**Supplied records:**

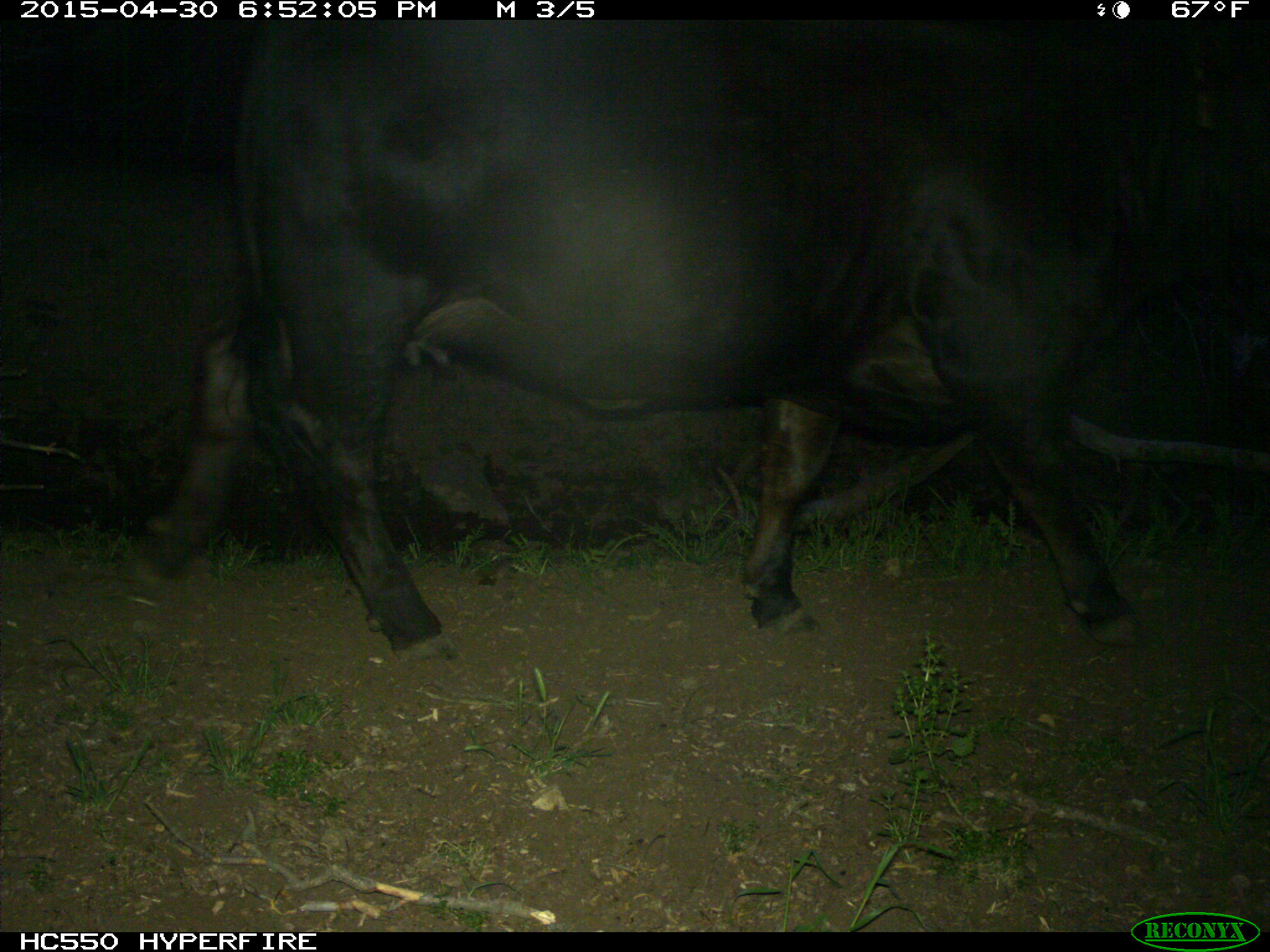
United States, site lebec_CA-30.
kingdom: Animalia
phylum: Chordata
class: Mammalia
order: Artiodactyla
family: Bovidae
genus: Bos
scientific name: Bos taurus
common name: domestic cow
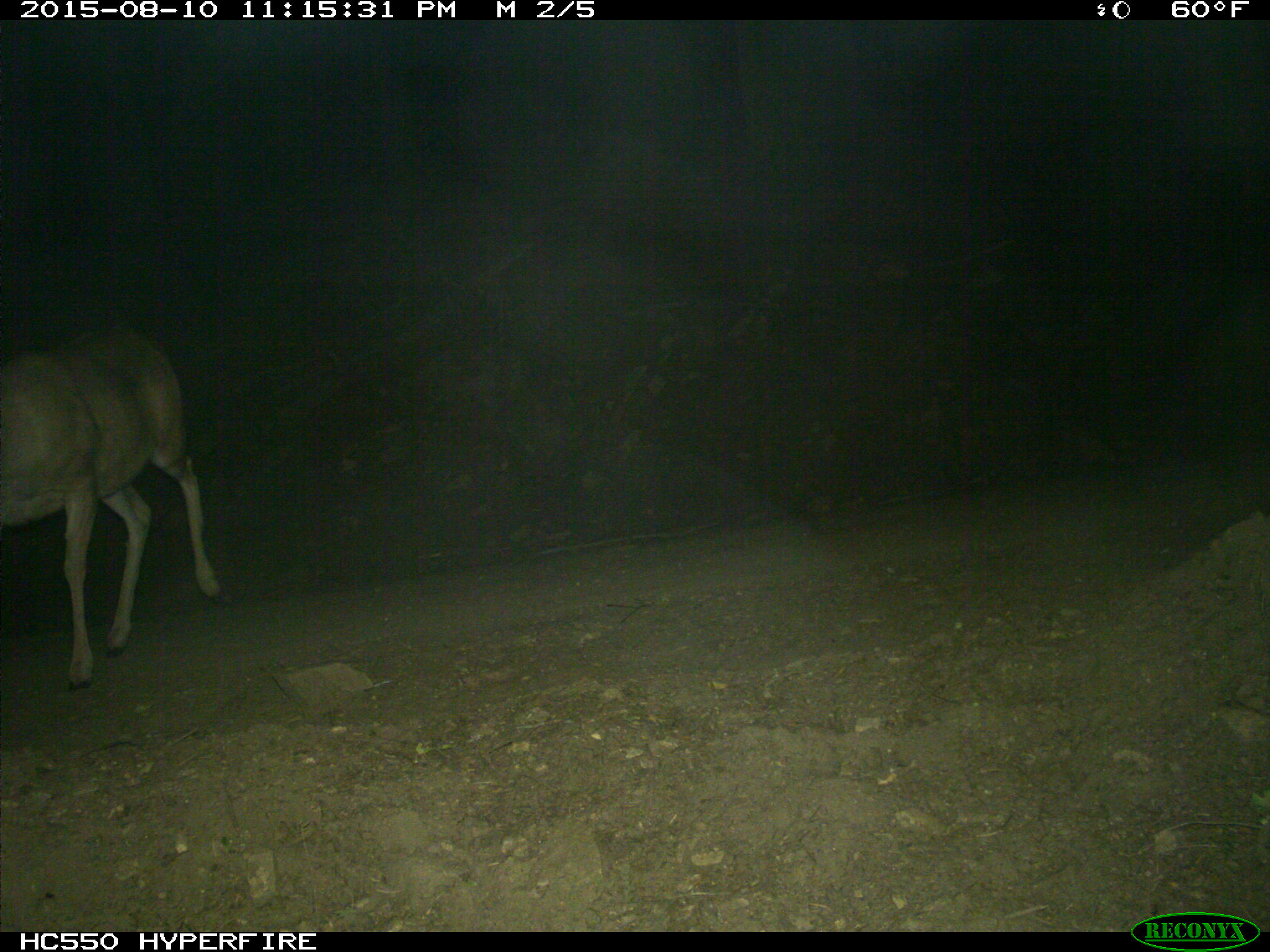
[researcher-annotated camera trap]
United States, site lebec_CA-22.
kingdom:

**Exercise goal:**
Please restate word for word each line from the one containing "common name: domestic cow" to the end of the data above, without the pictures.

**Expected answer:**
common name: domestic cow
[researcher-annotated camera trap]
United States, site lebec_CA-22.
kingdom:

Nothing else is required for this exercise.